* Dataset extract *
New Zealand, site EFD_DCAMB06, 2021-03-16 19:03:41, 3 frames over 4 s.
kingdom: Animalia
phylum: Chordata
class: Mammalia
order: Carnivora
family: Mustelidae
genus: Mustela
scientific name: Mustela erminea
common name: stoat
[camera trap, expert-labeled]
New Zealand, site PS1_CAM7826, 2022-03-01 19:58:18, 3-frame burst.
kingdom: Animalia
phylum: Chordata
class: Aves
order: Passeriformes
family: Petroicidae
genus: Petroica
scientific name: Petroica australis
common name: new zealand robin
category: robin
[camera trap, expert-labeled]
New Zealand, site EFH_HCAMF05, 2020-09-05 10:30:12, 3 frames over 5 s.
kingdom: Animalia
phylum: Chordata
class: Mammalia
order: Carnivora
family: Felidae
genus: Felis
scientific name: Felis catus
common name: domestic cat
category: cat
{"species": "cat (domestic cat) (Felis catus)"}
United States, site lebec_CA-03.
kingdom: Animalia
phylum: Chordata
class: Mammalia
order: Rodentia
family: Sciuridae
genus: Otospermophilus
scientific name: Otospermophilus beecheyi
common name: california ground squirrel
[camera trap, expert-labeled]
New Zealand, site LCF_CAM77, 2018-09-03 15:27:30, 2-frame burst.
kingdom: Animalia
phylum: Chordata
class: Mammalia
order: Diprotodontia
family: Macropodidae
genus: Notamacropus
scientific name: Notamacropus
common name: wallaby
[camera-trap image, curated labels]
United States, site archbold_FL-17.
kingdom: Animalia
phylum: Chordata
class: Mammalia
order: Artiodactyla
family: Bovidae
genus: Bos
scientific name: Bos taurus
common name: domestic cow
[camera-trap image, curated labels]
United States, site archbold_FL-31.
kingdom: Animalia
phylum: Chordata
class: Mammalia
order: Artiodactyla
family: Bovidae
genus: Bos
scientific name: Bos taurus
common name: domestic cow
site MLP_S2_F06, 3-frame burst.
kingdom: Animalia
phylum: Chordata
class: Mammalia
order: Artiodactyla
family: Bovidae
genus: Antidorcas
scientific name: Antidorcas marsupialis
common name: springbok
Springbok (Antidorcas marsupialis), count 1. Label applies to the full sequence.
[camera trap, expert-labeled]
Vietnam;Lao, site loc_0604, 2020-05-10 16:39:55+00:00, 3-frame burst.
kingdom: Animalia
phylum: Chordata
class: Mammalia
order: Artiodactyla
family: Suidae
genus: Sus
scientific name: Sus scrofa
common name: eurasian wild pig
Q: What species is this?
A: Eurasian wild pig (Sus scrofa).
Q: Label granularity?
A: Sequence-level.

* Problem details *
Retype the material above, line by line, exactly.

* Written answer *
New Zealand, site EFD_DCAMB06, 2021-03-16 19:03:41, 3 frames over 4 s.
kingdom: Animalia
phylum: Chordata
class: Mammalia
order: Carnivora
family: Mustelidae
genus: Mustela
scientific name: Mustela erminea
common name: stoat
[camera trap, expert-labeled]
New Zealand, site PS1_CAM7826, 2022-03-01 19:58:18, 3-frame burst.
kingdom: Animalia
phylum: Chordata
class: Aves
order: Passeriformes
family: Petroicidae
genus: Petroica
scientific name: Petroica australis
common name: new zealand robin
category: robin
[camera trap, expert-labeled]
New Zealand, site EFH_HCAMF05, 2020-09-05 10:30:12, 3 frames over 5 s.
kingdom: Animalia
phylum: Chordata
class: Mammalia
order: Carnivora
family: Felidae
genus: Felis
scientific name: Felis catus
common name: domestic cat
category: cat
{"species": "cat (domestic cat) (Felis catus)"}
United States, site lebec_CA-03.
kingdom: Animalia
phylum: Chordata
class: Mammalia
order: Rodentia
family: Sciuridae
genus: Otospermophilus
scientific name: Otospermophilus beecheyi
common name: california ground squirrel
[camera trap, expert-labeled]
New Zealand, site LCF_CAM77, 2018-09-03 15:27:30, 2-frame burst.
kingdom: Animalia
phylum: Chordata
class: Mammalia
order: Diprotodontia
family: Macropodidae
genus: Notamacropus
scientific name: Notamacropus
common name: wallaby
[camera-trap image, curated labels]
United States, site archbold_FL-17.
kingdom: Animalia
phylum: Chordata
class: Mammalia
order: Artiodactyla
family: Bovidae
genus: Bos
scientific name: Bos taurus
common name: domestic cow
[camera-trap image, curated labels]
United States, site archbold_FL-31.
kingdom: Animalia
phylum: Chordata
class: Mammalia
order: Artiodactyla
family: Bovidae
genus: Bos
scientific name: Bos taurus
common name: domestic cow
site MLP_S2_F06, 3-frame burst.
kingdom: Animalia
phylum: Chordata
class: Mammalia
order: Artiodactyla
family: Bovidae
genus: Antidorcas
scientific name: Antidorcas marsupialis
common name: springbok
Springbok (Antidorcas marsupialis), count 1. Label applies to the full sequence.
[camera trap, expert-labeled]
Vietnam;Lao, site loc_0604, 2020-05-10 16:39:55+00:00, 3-frame burst.
kingdom: Animalia
phylum: Chordata
class: Mammalia
order: Artiodactyla
family: Suidae
genus: Sus
scientific name: Sus scrofa
common name: eurasian wild pig
Q: What species is this?
A: Eurasian wild pig (Sus scrofa).
Q: Label granularity?
A: Sequence-level.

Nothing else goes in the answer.